Retainers are fees paid for the lawyer’s time, typically in advance/ of the matter itself. By paying the lawyer in advance, the client ensures that the lawyer will work on the client’s case. Typically, in order to determine the appropriate retainer fee for a client, the attorney will multiply his hourly rate by the amount of time he believes will be necessary for him to complete the case (or any legal matter of the client). At the moment it is paid, a retainer fee belongs to the attorney.

Fees in Trust Accounts

Trust accounts are used for the third and final type of fee. When a fee is placed into a trust account, the money does not belong to the attorney. The money is placed into what is called an escrow account that is owned by the lawyer or firm. The items inside of the account are owned by the clients. In the case of attorneys and their clients, this means that though the lawyer owns the trust account, the money inside of the account is still owned by the client.

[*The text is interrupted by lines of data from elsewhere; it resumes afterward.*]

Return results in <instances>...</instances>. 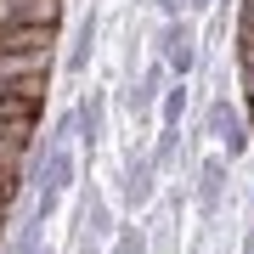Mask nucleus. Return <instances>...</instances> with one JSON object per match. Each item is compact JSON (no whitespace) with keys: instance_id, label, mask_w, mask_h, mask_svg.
Segmentation results:
<instances>
[{"instance_id":"1","label":"nucleus","mask_w":254,"mask_h":254,"mask_svg":"<svg viewBox=\"0 0 254 254\" xmlns=\"http://www.w3.org/2000/svg\"><path fill=\"white\" fill-rule=\"evenodd\" d=\"M203 125H209V141L220 147L232 164L249 153V125H243V113H237V102L226 96V91H215L209 96V108H203Z\"/></svg>"},{"instance_id":"2","label":"nucleus","mask_w":254,"mask_h":254,"mask_svg":"<svg viewBox=\"0 0 254 254\" xmlns=\"http://www.w3.org/2000/svg\"><path fill=\"white\" fill-rule=\"evenodd\" d=\"M226 181H232V158L226 153H209L198 170H192V209L203 220H215L226 209Z\"/></svg>"},{"instance_id":"3","label":"nucleus","mask_w":254,"mask_h":254,"mask_svg":"<svg viewBox=\"0 0 254 254\" xmlns=\"http://www.w3.org/2000/svg\"><path fill=\"white\" fill-rule=\"evenodd\" d=\"M153 51L164 57V68H170L175 79H192V73H198V34H192L187 17H170V23H164L158 40H153Z\"/></svg>"},{"instance_id":"4","label":"nucleus","mask_w":254,"mask_h":254,"mask_svg":"<svg viewBox=\"0 0 254 254\" xmlns=\"http://www.w3.org/2000/svg\"><path fill=\"white\" fill-rule=\"evenodd\" d=\"M68 113H73V147L91 158L96 147H102V136H108V96L91 91V96H79V102H73Z\"/></svg>"},{"instance_id":"5","label":"nucleus","mask_w":254,"mask_h":254,"mask_svg":"<svg viewBox=\"0 0 254 254\" xmlns=\"http://www.w3.org/2000/svg\"><path fill=\"white\" fill-rule=\"evenodd\" d=\"M96 40H102V11H79V23H73V40H68V57H63V68L79 79L85 68H91V57H96Z\"/></svg>"},{"instance_id":"6","label":"nucleus","mask_w":254,"mask_h":254,"mask_svg":"<svg viewBox=\"0 0 254 254\" xmlns=\"http://www.w3.org/2000/svg\"><path fill=\"white\" fill-rule=\"evenodd\" d=\"M79 232L102 237V243L119 232V215H113V203H108V192H102V187H85V203H79Z\"/></svg>"},{"instance_id":"7","label":"nucleus","mask_w":254,"mask_h":254,"mask_svg":"<svg viewBox=\"0 0 254 254\" xmlns=\"http://www.w3.org/2000/svg\"><path fill=\"white\" fill-rule=\"evenodd\" d=\"M187 113H192V85H187V79H170V85L158 91V125H175V130H181Z\"/></svg>"},{"instance_id":"8","label":"nucleus","mask_w":254,"mask_h":254,"mask_svg":"<svg viewBox=\"0 0 254 254\" xmlns=\"http://www.w3.org/2000/svg\"><path fill=\"white\" fill-rule=\"evenodd\" d=\"M147 158H153V170H158V175H170V170H175V158L187 164V147H181V130H175V125H164V130H158V141L147 147Z\"/></svg>"},{"instance_id":"9","label":"nucleus","mask_w":254,"mask_h":254,"mask_svg":"<svg viewBox=\"0 0 254 254\" xmlns=\"http://www.w3.org/2000/svg\"><path fill=\"white\" fill-rule=\"evenodd\" d=\"M113 254H153V243H147V232L136 226V220H119V232H113Z\"/></svg>"},{"instance_id":"10","label":"nucleus","mask_w":254,"mask_h":254,"mask_svg":"<svg viewBox=\"0 0 254 254\" xmlns=\"http://www.w3.org/2000/svg\"><path fill=\"white\" fill-rule=\"evenodd\" d=\"M147 6H153L164 23H170V17H187V0H147Z\"/></svg>"},{"instance_id":"11","label":"nucleus","mask_w":254,"mask_h":254,"mask_svg":"<svg viewBox=\"0 0 254 254\" xmlns=\"http://www.w3.org/2000/svg\"><path fill=\"white\" fill-rule=\"evenodd\" d=\"M220 0H187V11H215Z\"/></svg>"}]
</instances>
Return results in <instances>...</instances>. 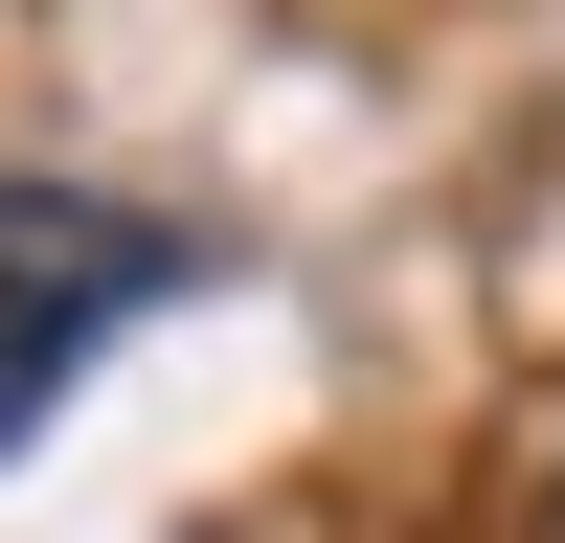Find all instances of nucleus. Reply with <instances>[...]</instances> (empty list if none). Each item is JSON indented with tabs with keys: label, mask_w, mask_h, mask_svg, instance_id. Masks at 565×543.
I'll return each mask as SVG.
<instances>
[{
	"label": "nucleus",
	"mask_w": 565,
	"mask_h": 543,
	"mask_svg": "<svg viewBox=\"0 0 565 543\" xmlns=\"http://www.w3.org/2000/svg\"><path fill=\"white\" fill-rule=\"evenodd\" d=\"M181 226H136V204H90V181H0V453L68 407V362L114 340V317H159L181 295Z\"/></svg>",
	"instance_id": "nucleus-1"
}]
</instances>
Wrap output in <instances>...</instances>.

In a case where money is deposited into the attorney’s trust account, the attorney earns the money and submits the client regular accounting of work done on the case as the money is earned. The attorney then bills the money from his escrow account to his operating account, thus transferring ownership of the money from the client to the lawyer and “earning” the funds. Occasionally, the client may be required to deposit money into the trust account if the client’s trust balance falls below a pre-agreed “evergreen” amount between attorney and client.

At the end of the case, any amount left in the trust account is returned to the client.